Od czasu do czasu Gabi Mann, 8-letnia dziewczynka mieszkająca w Seattle, dostaje małe, specjalne prezenty dostarczane do jej domu. Zbiera i zatrzymuje wszystko, co może, ponieważ podarunki te pochodzą od bardzo szczególnej grupy przyjaciół – miejscowej populacji wron, która przynosi jej lśniące świecidełka jako prezenty w podziękowaniu za karmienie ich, odkąd dziewczynka skończyła 4 lata.
Te „prezenty” składają się z guzików, elementów LEGO, skrawków metalu, a nawet koralików w kształcie serca. Kiedyś Gabi dostała nawet kawałek metalu z napisem „najlepszy”.
„Nie wiem, czy nadal mają tę część, na której jest napisane ,,przyjaciel”- śmieje się Gabi, rozbawiona myślą o wronie noszącej pasujący naszyjnik.
Dla niektórych te drobiazgi mogą wydawać się przeznaczone do kosza, ale dla Gabi są bezcenne ze względu na to, skąd pochodzą.
Kiedy 8-letnia Gabi karmiła wrony w swoim sąsiedztwie…
…ptaki zaczęły jej dziękować prezentami!
Przynoszą wszystko co się błyszczy i co zmieści się do ich dziobów
Gabi ma już całą kolekcję cennych prezentów!

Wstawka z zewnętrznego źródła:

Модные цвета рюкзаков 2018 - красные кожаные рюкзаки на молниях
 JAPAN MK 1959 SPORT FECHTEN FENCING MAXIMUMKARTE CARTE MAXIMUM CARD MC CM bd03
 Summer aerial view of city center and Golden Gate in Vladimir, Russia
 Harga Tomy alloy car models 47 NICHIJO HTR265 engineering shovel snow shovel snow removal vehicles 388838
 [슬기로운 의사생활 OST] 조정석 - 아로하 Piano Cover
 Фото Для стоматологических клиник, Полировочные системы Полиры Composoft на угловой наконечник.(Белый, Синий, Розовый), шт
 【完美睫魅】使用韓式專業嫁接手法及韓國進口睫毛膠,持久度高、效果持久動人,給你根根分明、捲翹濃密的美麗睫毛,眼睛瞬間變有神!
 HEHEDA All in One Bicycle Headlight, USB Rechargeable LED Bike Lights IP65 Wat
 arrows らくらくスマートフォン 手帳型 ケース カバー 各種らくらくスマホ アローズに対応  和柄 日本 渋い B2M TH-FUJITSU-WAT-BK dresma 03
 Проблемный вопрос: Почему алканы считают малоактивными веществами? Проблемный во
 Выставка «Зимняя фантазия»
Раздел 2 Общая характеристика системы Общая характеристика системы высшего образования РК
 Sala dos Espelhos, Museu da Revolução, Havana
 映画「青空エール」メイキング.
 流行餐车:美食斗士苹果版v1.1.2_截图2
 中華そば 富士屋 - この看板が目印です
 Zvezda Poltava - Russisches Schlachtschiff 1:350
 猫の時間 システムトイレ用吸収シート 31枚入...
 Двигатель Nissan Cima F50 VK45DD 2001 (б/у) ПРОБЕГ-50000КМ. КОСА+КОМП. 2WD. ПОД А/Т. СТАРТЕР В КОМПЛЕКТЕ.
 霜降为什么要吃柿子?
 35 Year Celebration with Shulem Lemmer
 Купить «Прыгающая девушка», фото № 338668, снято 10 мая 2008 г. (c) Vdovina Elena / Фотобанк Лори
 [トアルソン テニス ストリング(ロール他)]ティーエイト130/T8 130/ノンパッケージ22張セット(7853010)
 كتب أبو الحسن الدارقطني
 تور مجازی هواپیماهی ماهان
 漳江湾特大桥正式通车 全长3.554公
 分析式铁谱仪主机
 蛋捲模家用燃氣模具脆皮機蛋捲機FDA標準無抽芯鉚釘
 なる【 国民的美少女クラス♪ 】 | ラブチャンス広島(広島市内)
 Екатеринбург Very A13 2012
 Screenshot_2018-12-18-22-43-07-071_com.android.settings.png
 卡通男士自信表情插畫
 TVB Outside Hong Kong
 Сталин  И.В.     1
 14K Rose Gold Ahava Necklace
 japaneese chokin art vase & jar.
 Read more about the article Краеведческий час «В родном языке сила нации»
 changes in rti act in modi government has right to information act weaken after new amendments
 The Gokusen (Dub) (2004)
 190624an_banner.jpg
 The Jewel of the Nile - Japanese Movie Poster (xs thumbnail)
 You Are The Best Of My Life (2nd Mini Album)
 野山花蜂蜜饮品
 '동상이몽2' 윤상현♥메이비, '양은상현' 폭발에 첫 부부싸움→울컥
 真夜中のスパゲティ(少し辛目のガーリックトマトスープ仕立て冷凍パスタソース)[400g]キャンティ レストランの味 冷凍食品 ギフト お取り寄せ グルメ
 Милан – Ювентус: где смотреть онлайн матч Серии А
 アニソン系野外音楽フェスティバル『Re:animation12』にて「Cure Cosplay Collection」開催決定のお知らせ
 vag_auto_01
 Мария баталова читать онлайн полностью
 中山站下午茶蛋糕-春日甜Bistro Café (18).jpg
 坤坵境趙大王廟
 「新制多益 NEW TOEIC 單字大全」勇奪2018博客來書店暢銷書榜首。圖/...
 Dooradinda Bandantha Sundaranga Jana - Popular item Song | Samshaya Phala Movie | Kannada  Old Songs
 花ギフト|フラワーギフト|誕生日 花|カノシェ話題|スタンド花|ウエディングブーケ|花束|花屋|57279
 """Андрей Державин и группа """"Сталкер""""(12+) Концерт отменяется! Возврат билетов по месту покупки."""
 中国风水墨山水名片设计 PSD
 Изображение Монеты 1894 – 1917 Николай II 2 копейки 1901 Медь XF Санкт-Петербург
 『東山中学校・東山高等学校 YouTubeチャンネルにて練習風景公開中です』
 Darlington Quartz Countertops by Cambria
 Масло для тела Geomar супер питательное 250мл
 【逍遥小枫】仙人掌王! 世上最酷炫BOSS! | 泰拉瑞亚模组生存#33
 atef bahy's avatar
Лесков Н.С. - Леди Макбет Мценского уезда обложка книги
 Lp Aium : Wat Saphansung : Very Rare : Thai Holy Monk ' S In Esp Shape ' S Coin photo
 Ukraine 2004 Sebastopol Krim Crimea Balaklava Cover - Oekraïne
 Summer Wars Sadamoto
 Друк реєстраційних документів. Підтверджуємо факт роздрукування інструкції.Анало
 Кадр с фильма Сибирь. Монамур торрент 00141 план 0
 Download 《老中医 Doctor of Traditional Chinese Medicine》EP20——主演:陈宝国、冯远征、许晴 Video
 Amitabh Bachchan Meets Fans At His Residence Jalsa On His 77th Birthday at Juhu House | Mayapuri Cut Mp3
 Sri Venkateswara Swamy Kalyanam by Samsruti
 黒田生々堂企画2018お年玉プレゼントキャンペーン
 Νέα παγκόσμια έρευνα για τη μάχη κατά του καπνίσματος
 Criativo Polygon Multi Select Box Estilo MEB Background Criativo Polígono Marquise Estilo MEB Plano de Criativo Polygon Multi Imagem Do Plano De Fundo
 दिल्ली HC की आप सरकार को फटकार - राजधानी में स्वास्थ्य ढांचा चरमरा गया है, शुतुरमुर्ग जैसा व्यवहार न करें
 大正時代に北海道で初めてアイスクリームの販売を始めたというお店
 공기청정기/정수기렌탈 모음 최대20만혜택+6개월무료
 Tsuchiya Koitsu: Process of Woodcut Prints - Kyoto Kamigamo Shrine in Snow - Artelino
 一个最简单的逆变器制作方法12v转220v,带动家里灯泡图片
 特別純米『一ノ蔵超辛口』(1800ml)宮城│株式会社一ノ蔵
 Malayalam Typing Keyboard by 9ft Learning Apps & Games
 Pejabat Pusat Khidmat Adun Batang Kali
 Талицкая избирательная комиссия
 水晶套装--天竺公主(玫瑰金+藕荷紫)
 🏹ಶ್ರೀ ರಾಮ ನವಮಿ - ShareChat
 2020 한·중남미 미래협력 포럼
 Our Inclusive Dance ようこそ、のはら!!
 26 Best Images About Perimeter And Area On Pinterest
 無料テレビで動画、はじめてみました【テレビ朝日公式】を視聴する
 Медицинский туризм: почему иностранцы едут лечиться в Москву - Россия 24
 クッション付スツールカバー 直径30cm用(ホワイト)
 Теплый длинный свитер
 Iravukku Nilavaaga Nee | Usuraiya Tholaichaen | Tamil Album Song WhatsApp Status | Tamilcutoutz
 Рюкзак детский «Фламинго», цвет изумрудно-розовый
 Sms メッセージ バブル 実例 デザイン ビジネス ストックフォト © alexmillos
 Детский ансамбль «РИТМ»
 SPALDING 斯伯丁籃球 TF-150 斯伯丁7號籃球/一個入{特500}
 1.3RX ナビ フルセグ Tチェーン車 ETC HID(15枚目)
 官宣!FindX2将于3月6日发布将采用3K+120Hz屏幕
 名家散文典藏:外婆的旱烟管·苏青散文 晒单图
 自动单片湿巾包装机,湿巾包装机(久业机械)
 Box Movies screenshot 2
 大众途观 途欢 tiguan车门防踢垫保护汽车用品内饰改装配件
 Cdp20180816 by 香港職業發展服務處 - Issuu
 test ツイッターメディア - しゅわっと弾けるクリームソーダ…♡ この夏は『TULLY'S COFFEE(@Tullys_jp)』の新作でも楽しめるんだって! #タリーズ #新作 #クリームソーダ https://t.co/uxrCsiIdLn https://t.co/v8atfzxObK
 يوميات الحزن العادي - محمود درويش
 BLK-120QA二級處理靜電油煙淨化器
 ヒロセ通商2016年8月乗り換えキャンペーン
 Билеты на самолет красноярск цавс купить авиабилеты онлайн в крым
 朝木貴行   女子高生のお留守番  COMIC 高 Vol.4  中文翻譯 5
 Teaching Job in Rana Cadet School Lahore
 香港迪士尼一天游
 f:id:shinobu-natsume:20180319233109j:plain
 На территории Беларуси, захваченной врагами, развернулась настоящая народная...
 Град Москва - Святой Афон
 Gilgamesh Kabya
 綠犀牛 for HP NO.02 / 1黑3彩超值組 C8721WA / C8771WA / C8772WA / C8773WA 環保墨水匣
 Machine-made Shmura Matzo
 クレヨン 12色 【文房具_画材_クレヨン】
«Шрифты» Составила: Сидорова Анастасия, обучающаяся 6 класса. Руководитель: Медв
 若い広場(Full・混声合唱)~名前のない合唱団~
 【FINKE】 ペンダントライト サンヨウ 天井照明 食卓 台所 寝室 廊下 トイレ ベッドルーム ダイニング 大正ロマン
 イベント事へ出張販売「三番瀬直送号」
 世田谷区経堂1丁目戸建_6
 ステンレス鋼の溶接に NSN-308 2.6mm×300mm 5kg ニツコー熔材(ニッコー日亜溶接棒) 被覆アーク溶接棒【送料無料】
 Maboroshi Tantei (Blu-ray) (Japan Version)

Kiedyś dostała nawet kawałek metalu z napisem „najlepszy”.
Wrony zwróciły także pokrywkę obiektywu aparatu, którą kiedyś zgubiła mama Gabi podczas fotografowania ptaków: „Jestem pewna, że było to zamierzone. Cały czas nas obserwują. Jestem pewna, że wiedział, że to upuściłam i zdecydowały, że chcą to zwrócić”– uśmiecha się kobieta.
Historia Gabi pokazuje, że nawet w świecie zwierząt dobroć rodzi dobroć! Jeśli masz jakieś wrony w pobliżu, pamiętaj o tej historii. Być może poznasz nowych przyjaciół!